Saturday, January 30, 2010

Man, I'm Disgusting. Oh Well.

Last night, I found myself in a predicament. As most evenings go, I was starving but lets face it I'm usually too cheap to eat out unless I'm near death or need a picker-upper to help me recover from a mild case of depression. I step out of the gym, and book it to Whole Foods where I run inside and grab a banana and Pirate's Booty Bermuda Onion, my favorite.

I don't know about you, but I really love these what I can only describe as little kernels of joy. They are extremely puffy, have only a mild touch of flavor, and crunch AND melt in your mouth like some strange science experiment that actually went right rather than wrong. I immediately rip a bag open amongst all these people in the store and start stuffing the handfuls of these bundles of miracles into my mouth.

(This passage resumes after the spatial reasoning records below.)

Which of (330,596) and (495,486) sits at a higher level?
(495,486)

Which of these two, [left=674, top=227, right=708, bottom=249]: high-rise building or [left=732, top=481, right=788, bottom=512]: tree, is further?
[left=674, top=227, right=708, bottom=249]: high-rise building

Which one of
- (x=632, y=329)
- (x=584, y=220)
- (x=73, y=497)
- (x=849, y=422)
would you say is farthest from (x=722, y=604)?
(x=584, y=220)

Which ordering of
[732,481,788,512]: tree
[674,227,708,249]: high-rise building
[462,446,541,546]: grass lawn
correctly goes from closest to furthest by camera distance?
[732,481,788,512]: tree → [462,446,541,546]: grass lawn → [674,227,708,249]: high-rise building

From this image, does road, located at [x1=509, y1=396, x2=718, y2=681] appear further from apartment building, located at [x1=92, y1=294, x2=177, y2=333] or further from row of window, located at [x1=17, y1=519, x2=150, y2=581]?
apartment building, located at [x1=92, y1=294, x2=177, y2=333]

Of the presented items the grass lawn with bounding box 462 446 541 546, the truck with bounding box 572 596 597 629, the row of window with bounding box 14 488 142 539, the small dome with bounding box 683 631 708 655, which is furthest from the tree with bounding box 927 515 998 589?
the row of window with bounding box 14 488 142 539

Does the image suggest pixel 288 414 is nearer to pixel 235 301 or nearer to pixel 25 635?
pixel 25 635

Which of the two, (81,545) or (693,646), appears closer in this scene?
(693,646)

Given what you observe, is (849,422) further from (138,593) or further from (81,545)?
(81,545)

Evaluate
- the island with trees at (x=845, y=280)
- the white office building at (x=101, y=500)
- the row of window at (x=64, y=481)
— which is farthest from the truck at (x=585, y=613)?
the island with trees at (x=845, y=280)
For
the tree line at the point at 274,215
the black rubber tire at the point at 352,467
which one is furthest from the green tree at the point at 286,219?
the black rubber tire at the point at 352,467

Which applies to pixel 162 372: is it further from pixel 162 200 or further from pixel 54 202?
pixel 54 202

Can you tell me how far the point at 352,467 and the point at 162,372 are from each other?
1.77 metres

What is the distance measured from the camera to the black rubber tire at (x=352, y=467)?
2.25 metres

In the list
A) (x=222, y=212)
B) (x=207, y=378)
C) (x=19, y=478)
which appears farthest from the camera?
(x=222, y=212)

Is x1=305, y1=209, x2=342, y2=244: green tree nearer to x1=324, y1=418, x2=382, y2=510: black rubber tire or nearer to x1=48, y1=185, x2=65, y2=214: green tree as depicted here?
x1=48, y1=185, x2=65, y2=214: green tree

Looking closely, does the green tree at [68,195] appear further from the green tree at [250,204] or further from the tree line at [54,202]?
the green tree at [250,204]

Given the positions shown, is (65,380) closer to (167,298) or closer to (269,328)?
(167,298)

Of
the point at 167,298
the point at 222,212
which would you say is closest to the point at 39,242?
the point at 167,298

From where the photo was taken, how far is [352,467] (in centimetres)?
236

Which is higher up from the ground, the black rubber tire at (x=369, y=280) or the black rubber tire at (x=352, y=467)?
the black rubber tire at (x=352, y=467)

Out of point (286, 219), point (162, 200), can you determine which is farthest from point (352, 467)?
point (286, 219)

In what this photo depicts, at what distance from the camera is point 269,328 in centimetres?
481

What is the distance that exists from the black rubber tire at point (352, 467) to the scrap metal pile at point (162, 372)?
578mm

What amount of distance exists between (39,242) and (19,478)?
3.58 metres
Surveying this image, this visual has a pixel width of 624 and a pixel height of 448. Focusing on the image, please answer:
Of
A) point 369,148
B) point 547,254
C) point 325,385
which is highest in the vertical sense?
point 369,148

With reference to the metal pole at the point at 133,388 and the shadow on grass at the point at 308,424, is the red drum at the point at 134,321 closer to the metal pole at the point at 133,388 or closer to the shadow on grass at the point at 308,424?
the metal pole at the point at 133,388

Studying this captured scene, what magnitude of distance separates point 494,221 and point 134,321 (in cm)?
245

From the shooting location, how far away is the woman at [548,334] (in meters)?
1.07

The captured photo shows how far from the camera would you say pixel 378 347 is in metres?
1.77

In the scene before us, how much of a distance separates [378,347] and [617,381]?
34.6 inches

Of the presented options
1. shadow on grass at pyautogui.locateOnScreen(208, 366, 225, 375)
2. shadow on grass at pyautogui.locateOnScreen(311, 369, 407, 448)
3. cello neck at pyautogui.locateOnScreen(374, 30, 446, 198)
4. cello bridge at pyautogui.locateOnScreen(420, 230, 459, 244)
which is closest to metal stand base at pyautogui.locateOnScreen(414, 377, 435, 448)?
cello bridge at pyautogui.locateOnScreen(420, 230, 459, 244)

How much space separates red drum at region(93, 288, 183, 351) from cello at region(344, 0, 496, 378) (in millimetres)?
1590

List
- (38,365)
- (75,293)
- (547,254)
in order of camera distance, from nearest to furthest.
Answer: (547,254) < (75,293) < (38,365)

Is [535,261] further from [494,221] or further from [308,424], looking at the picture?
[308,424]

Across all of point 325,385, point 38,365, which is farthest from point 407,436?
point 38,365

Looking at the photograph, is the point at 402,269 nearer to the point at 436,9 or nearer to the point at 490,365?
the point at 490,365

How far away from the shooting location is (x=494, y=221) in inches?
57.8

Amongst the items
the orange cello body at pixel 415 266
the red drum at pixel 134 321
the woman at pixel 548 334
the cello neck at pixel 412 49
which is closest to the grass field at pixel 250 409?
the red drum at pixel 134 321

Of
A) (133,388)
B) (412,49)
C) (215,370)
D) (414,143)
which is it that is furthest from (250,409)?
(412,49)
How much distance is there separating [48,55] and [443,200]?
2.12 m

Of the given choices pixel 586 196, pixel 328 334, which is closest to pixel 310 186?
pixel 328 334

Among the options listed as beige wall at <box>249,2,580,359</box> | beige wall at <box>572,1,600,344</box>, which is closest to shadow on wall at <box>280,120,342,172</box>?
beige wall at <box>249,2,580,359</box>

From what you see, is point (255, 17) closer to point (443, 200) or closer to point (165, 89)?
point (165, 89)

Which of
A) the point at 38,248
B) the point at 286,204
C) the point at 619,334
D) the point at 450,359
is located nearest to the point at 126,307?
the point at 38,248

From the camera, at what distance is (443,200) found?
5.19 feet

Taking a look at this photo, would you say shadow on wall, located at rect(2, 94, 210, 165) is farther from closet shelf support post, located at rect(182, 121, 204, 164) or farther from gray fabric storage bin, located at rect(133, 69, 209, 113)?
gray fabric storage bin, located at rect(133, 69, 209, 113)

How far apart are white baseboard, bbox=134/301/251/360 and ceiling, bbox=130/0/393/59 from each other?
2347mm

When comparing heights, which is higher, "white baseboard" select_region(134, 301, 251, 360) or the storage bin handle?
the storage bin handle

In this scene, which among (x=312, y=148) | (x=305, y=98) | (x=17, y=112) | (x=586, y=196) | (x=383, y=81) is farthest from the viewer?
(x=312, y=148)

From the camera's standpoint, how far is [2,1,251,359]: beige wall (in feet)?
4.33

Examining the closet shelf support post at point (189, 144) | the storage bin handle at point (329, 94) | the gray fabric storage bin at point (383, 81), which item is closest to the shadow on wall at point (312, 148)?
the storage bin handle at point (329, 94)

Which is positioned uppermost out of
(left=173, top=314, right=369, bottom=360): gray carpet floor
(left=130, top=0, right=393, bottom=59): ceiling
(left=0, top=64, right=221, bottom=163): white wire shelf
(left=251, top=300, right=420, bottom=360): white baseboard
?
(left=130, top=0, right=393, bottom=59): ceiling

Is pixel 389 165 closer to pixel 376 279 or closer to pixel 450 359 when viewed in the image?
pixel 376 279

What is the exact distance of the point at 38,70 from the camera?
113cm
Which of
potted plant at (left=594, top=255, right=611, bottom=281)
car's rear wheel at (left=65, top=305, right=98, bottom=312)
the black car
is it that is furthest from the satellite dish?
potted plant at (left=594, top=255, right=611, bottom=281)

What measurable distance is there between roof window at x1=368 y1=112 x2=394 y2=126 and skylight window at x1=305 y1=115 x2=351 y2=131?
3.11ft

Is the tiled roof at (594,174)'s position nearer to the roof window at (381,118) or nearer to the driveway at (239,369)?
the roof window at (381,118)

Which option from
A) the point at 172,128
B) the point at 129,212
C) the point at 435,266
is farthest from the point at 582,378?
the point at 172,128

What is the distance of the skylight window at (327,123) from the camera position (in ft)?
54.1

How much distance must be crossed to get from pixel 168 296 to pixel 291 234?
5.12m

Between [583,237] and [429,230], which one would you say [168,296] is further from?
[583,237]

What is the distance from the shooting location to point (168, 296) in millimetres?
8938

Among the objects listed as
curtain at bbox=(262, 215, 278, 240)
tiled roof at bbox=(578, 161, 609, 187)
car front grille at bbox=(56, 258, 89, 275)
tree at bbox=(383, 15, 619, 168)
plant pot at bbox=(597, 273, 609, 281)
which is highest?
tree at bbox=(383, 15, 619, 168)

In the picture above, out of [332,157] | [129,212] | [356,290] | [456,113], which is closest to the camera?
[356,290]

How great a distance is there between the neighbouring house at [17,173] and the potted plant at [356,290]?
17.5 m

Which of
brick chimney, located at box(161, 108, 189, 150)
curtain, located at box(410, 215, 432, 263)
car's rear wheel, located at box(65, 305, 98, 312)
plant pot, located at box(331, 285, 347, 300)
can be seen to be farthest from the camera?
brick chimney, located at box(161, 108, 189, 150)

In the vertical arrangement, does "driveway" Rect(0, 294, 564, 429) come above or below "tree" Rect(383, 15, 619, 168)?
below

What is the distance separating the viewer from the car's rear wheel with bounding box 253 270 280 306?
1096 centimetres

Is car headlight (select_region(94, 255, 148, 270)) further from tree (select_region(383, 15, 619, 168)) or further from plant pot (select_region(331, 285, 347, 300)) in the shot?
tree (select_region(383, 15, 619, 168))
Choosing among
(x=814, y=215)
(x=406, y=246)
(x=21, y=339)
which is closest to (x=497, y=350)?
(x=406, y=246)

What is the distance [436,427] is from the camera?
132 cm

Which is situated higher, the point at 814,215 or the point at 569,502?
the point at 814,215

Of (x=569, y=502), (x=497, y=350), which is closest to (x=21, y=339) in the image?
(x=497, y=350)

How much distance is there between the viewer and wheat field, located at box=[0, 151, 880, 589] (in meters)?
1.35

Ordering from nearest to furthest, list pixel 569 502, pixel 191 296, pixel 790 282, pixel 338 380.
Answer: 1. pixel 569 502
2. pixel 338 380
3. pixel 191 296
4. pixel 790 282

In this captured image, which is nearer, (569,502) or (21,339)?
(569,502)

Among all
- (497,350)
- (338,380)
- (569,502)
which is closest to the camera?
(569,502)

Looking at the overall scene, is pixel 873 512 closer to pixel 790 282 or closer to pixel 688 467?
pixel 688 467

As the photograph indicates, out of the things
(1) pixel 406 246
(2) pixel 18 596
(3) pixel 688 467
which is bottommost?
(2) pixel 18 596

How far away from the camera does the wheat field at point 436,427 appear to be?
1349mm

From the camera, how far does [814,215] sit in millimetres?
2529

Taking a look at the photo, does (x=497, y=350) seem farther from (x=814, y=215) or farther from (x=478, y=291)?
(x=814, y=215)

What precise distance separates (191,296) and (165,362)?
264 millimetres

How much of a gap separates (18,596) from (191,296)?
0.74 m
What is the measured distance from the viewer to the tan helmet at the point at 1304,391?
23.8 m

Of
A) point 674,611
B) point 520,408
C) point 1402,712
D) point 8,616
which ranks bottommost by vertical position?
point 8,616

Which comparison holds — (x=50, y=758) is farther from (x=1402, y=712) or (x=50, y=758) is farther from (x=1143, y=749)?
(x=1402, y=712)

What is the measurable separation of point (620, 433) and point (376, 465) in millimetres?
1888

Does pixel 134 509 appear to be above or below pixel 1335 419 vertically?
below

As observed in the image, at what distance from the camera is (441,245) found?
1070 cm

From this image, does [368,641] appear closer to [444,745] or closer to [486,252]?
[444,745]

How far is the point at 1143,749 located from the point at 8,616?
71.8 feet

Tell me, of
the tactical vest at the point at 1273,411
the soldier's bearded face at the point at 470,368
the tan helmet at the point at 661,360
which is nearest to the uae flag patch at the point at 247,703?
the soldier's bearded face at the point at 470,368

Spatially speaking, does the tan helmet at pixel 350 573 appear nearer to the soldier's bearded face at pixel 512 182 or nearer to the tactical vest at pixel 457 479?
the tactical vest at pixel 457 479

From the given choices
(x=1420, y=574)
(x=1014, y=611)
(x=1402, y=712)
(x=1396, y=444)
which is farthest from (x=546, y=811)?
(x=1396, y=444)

So I'm eating and eating and just wandering around the store. Sometimes a stowaway kernel would miss my mouth and get trapped in my scarf or fall on the floor. Poor thing. Missed its opportunity to come into contact with Meera saliva, a rarity for food and boys alike. I decide to buy some coffee while I'm at it. So I grab a bag and go up to the cashier to pay for both.

"How are you?," the cashier said politely. I try to talk with my mouth full. Unfortunately, most of the kernels in my mouth were not at full salivation yet and one of them flew out of my mouth and knicked him in the forehead. "I'm fine," I say. But it was too late. I had already assaulted him with Pirate's Booty. He wiped his forehead with a paper towel and avoided eye contact with me the rest of the time. Yea... I'd be grossed out too, but from this experience I learned that Pirate's Booty would be better for a makeshift assault weapon rather than the marshmallows that have gotten so popular lately.